**Task to carry out**
Only the lines from the one containing "Dieses Tier wurde" through the last line of the data below belong in your answer, copied exactly and without pictures.

**Supplied material**

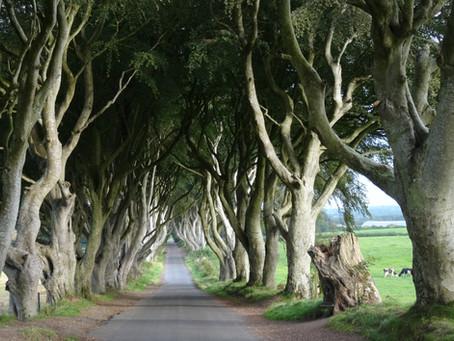 The Kingsroad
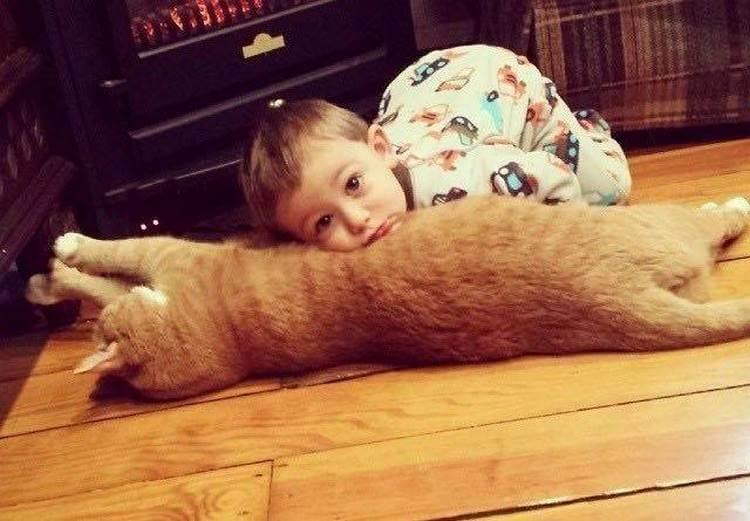 Dieses Tier wurde allein geblieben, niemand möchte sie nehmen, und dann wurde diese rote Katze der Schutzengel für das Baby ...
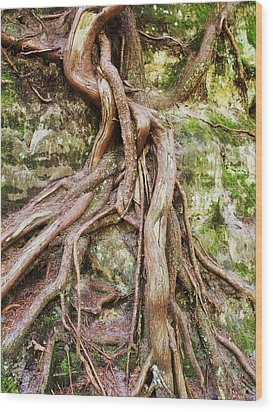 Entwined Wood Print by Anna Villarreal Garbis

**Exercise result**
 Dieses Tier wurde allein geblieben, niemand möchte sie nehmen, und dann wurde diese rote Katze der Schutzengel für das Baby ...
 Entwined Wood Print by Anna Villarreal Garbis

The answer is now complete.